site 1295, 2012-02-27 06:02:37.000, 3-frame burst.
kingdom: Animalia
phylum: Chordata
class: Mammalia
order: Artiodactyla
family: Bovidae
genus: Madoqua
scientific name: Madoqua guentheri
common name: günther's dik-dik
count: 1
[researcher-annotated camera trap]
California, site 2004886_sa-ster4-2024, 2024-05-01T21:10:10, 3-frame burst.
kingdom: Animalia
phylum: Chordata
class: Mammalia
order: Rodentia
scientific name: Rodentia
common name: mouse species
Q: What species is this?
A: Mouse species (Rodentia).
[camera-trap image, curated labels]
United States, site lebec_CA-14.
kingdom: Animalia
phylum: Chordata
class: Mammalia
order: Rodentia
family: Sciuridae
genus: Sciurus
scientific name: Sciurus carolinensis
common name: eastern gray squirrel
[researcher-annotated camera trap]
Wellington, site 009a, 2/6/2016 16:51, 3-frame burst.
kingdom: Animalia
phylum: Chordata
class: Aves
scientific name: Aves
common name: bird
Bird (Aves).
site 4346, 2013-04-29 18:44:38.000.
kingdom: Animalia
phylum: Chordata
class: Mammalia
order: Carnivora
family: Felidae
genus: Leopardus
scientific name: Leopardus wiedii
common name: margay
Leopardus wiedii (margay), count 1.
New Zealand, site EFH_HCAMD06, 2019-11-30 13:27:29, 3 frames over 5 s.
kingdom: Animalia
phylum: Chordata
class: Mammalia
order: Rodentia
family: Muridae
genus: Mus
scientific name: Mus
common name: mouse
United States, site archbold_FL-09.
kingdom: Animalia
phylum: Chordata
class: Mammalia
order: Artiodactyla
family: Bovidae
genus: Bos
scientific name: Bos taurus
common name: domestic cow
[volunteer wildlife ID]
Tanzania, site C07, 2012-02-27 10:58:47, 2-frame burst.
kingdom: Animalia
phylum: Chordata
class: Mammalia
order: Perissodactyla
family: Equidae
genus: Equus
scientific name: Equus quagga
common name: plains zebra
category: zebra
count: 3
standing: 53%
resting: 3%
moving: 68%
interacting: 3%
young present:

------------------------------------

■ **PROBLEM**: Work out how many lines in the records hold the word "family", and answer with that number alone.

■ **COMPLETED TASK**: 6